1890年の夏、スコットランドのリボンで行われた「あざみ杯」に出場した彼は、ジャージー島出身のハリー・バードンと名乗る若者と対戦、これまた14番ホールに辿り着く前に一蹴する。

「もしそのとき、彼が私と同じグリップでゴルフをしていたならば、絶対に気づかないはずがない。私の記憶では、彼はナチュラル(野球)グリップでボールを打っていたように思う」

バードンは1870年生まれ、ラドレーと対戦したときは20歳のルーキーであり、その3年後に全英オープンに初出場して予選落ち、翌94年に5位、そして96年、ミュアフィールドに於てJ・H・テイラーと手に汗握るプレーオフを演じて初優勝を遂げる。それからというもの、当時のプロが平均83で回るコースを、悠々72前後でホールアウトする実力を見せつけ、ジェームズ・ブレードを加えた「ゴルフ三巨人」の頂点に立つのである。

+ + + + +

_問題_: 本文のうち、「1890年の夏、スコットラン」で始まり「ールを打っていたように思う」」で終わる範囲を一字一句そのまま書き写すこと。

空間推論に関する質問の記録
+ + + + +

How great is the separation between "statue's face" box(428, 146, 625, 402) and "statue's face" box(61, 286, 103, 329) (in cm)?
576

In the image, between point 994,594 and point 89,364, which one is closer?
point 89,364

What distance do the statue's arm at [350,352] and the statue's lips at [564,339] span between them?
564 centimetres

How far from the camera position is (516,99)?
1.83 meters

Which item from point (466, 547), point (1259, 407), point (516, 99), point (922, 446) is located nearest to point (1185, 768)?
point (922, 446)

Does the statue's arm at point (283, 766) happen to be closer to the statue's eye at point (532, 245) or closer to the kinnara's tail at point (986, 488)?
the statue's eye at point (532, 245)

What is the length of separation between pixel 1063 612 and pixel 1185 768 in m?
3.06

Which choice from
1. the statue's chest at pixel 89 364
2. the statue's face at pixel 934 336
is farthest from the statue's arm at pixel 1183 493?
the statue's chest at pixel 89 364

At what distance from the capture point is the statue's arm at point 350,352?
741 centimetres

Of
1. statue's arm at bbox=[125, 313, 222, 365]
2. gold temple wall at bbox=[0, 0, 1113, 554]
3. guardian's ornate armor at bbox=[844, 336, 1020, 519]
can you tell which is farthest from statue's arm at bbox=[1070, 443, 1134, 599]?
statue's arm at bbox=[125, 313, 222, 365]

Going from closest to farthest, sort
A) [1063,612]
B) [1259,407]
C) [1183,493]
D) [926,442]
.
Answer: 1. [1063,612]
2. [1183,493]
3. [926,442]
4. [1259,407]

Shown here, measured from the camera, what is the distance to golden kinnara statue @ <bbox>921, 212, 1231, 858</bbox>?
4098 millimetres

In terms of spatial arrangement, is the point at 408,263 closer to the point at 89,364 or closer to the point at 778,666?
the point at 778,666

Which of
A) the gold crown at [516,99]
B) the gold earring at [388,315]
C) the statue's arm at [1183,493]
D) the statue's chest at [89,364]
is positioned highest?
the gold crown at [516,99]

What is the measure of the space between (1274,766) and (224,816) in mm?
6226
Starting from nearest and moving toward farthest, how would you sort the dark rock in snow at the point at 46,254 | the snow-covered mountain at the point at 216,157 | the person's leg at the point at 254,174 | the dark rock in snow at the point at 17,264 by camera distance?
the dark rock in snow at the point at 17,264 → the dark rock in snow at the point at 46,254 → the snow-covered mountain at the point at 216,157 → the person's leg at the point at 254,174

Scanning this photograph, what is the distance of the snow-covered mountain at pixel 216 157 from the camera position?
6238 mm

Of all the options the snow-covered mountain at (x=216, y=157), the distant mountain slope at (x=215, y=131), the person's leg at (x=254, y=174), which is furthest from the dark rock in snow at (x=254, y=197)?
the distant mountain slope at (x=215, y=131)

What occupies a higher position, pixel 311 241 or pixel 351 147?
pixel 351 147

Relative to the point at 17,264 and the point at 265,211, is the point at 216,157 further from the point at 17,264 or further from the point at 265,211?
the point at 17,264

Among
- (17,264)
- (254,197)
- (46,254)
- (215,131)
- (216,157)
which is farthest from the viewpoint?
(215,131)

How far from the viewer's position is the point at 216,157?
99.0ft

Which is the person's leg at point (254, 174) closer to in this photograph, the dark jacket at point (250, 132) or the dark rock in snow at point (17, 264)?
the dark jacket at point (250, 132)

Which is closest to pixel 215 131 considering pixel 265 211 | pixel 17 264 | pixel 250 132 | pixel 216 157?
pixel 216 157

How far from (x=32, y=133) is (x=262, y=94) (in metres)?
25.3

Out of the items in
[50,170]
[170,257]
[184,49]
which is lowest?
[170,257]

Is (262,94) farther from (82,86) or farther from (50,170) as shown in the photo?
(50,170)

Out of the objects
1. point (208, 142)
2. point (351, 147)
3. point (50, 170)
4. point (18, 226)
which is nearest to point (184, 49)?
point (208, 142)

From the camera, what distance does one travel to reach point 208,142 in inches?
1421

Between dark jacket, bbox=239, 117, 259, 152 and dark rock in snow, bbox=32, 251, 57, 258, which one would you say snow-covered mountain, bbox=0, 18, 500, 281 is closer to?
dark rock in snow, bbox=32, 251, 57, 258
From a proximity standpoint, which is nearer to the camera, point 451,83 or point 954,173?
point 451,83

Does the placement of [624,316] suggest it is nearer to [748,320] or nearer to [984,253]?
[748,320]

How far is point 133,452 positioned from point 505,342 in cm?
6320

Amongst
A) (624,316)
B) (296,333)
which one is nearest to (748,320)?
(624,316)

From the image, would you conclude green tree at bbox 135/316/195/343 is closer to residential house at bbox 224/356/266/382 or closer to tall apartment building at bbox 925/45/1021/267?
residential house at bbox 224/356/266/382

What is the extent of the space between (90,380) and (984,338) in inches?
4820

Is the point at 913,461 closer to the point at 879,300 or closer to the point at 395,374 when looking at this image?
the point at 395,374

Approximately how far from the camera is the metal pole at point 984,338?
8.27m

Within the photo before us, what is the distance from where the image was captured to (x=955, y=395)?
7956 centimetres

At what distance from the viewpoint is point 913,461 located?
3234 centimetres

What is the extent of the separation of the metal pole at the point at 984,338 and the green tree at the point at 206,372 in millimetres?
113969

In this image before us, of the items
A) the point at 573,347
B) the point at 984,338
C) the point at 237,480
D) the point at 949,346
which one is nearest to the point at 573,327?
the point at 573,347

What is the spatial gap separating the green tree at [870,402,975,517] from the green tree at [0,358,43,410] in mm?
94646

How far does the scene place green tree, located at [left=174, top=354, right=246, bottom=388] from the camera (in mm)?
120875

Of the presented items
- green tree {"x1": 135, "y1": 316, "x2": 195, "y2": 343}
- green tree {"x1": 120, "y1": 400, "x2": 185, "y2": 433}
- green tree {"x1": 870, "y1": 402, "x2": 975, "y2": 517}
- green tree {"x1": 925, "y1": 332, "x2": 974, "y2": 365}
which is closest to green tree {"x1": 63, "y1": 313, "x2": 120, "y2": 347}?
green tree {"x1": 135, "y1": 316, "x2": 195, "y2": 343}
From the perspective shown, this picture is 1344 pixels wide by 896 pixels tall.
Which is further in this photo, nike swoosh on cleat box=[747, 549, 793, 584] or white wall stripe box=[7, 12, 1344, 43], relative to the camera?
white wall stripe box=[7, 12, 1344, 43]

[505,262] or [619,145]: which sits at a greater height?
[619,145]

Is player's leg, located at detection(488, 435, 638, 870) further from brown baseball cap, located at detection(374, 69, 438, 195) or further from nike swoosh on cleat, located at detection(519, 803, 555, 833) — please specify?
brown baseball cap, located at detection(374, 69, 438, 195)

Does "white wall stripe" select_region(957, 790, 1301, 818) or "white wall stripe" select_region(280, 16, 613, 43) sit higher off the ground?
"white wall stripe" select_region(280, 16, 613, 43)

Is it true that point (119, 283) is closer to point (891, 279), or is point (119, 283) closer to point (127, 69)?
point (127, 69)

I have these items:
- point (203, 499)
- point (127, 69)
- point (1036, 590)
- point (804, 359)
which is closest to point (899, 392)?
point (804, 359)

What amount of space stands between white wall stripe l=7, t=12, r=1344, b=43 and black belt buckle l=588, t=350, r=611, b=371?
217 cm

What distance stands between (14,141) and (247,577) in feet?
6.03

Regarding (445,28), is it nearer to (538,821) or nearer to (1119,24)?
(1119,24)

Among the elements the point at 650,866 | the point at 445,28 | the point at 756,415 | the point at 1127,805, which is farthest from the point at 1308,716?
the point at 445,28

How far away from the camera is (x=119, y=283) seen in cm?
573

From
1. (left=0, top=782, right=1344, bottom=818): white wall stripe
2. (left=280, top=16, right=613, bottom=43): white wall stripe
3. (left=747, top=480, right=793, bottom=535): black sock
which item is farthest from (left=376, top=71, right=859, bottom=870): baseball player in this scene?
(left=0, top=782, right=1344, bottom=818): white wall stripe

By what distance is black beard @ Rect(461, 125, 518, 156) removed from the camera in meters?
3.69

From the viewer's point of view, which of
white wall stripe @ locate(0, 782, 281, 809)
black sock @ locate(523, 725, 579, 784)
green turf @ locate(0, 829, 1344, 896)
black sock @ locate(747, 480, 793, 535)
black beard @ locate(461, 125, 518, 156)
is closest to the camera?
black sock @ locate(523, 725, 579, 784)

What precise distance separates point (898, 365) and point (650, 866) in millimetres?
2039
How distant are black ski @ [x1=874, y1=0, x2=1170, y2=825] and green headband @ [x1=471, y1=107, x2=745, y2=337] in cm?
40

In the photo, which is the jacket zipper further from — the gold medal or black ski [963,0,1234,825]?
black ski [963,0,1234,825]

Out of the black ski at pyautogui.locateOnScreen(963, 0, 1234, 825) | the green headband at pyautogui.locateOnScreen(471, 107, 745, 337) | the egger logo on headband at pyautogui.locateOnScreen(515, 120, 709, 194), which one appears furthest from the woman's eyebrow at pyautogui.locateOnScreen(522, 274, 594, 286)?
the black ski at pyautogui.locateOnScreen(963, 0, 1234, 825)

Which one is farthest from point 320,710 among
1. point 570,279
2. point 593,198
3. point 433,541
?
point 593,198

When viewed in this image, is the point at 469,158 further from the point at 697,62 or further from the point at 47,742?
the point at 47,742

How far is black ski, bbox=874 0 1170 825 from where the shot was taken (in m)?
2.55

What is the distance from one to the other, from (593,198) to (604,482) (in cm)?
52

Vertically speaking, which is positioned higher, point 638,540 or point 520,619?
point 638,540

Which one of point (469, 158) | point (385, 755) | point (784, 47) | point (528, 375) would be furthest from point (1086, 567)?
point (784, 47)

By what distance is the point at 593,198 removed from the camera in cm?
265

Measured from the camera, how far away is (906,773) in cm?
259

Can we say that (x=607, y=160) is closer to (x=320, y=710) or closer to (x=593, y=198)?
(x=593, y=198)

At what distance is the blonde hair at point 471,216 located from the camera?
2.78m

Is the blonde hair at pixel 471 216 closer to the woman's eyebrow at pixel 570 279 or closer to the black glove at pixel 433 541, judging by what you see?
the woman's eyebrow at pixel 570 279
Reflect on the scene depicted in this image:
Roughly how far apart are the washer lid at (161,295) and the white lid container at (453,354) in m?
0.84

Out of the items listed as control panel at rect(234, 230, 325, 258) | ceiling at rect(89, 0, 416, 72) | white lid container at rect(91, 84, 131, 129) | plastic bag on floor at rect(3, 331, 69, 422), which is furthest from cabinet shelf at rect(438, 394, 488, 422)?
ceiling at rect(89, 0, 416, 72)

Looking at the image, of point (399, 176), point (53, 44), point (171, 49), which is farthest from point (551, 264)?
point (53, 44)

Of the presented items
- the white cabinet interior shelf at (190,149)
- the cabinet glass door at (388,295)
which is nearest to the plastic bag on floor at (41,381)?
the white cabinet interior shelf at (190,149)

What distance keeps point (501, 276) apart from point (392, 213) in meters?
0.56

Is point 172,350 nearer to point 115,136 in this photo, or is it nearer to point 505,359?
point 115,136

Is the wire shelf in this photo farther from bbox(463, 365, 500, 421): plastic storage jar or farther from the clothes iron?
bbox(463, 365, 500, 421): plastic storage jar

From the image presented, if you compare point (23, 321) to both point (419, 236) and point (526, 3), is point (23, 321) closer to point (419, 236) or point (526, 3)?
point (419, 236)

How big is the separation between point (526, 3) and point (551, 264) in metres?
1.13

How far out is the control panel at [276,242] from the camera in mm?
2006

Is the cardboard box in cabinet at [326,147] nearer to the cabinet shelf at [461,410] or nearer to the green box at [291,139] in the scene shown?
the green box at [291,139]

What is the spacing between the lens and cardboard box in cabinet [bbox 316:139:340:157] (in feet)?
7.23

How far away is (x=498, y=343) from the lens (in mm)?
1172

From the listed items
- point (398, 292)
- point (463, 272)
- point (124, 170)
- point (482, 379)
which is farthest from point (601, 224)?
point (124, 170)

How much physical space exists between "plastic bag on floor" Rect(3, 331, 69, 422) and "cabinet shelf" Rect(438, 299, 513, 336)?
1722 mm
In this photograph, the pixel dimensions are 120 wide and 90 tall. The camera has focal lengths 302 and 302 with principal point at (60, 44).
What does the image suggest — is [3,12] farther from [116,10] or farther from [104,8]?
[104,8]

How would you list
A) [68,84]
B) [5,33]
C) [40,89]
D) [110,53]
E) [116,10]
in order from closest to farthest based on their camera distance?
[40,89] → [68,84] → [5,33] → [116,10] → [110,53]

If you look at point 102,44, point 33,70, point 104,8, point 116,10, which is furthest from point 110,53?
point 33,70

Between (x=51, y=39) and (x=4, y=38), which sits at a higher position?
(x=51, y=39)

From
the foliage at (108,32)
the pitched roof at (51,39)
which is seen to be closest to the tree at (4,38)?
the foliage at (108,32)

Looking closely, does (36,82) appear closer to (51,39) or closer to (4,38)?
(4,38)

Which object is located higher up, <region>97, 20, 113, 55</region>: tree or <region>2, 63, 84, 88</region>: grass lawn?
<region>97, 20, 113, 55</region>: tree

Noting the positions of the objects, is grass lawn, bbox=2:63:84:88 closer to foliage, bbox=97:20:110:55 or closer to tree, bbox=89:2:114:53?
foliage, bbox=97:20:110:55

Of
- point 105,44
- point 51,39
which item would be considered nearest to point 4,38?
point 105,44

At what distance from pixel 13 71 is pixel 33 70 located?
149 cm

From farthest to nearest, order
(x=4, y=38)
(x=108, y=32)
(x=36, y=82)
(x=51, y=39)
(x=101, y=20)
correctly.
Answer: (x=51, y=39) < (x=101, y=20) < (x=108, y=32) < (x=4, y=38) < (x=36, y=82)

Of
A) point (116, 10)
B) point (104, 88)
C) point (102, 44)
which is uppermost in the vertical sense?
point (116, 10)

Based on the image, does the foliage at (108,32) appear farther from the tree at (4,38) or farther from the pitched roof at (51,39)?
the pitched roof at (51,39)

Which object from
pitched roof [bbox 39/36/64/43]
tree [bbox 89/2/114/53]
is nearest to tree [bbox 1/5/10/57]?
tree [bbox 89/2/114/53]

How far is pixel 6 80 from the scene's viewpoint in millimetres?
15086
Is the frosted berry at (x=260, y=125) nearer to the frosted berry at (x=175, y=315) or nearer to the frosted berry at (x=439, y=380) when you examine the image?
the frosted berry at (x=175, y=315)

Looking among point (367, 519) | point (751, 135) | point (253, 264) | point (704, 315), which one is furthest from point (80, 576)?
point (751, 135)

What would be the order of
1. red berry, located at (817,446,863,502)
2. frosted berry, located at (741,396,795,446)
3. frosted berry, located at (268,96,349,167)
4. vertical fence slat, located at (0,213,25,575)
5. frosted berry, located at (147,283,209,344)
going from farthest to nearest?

+ + + + +

_解答_:
1890年の夏、スコットランドのリボンで行われた「あざみ杯」に出場した彼は、ジャージー島出身のハリー・バードンと名乗る若者と対戦、これまた14番ホールに辿り着く前に一蹴する。

「もしそのとき、彼が私と同じグリップでゴルフをしていたならば、絶対に気づかないはずがない。私の記憶では、彼はナチュラル(野球)グリップでボールを打っていたように思う」